* [SET EXERCISE]: Can you carry on the commentary about India's demonetisation drive, picking up right after its final sentence?

[START PROVIDED TEXT]

This is very bad news. Because it means that this Rs 5 lakh crore is not tainted. And if demonetised cash continues to gush in at this rate – 40 percent of the total hoard in just 10 days – and reaches anywhere near Rs 14 lakh crore by 31 December, the whole demonetisation manoeuvre would become a colossal flop. Why? Because scamsters would have managed to convert all their black money into white, routing the government at its own game!
But what about the fact that banks would be flushed with cash and government would go on a development over-drive? Zilch.
People who “legitimately” deposited Rs 14 lakh crore will equally legitimately withdraw it, for good and bad deeds, and the situation would come back to what it was on 8 November, except that twice as much black money would now be carried in the same satchel, since the Rs 2,000 note packs in double the punch of the demonetised Rs 1,000 note.
Now you get it? How statistics are like swimwear? You can twist and spin and obfuscate the real thing.

[END PROVIDED TEXT]
[START PROVIDED DATA]

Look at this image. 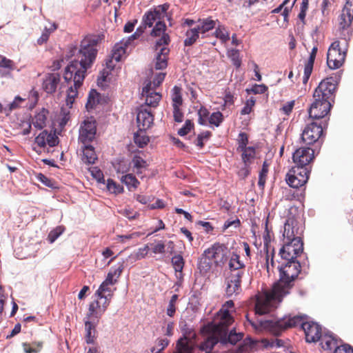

[END PROVIDED DATA]

* [EXERCISE ANSWER]:
People are nationalists; they are willing to live with extreme distress for the sake of doing something noble for the country. They understand that there is no pain without gain. They have given the BJP handsome victories in Shahdol and Lakhimpur. The BJP also gave a stiff fight to demonetisation’s most strident critic, Mamata Banerjee in West Bengal.
Let’s rip off some swimwear. Both Shahdol and Lakhimpur were constituencies that the BJP won with a 55 percent vote share in 2014. Given that the BJP’s national vote share was 31 percent, you can safely assert that these two constituencies were among the strongest bastions of the ruling party. Now look what happened in the bypolls:
In Shahdol, the BJP’s vote share came down from 54 percent to 44 percent, an astonishing diminution of 10 percentage points. The Congress gained almost all of it. The BJP’s victory margin shrank from 2.4 lakh votes to 60 thousand. Another 10 days of spiralling rural distress, and who knows?
In Lakhimpur, while the BJP held onto its vote share, the Congress garnered all the discontent to increase its kitty by eight percentage points versus 2014.
In Tamluk, Mamata spanked all her opponents by increasing the TMC’s vote share from 53.57 percent to nearly 60 percent. And in Cooch Behar from 40 percent to 59 percent! Even as the BJP came second there, it was a pyrrhic achievement. While it may not have caused her spectacular victory, Mamta’s shrill opposition to demonetisation did not harm her either. Whichever way you look at it, demonetisation could not have carried the day.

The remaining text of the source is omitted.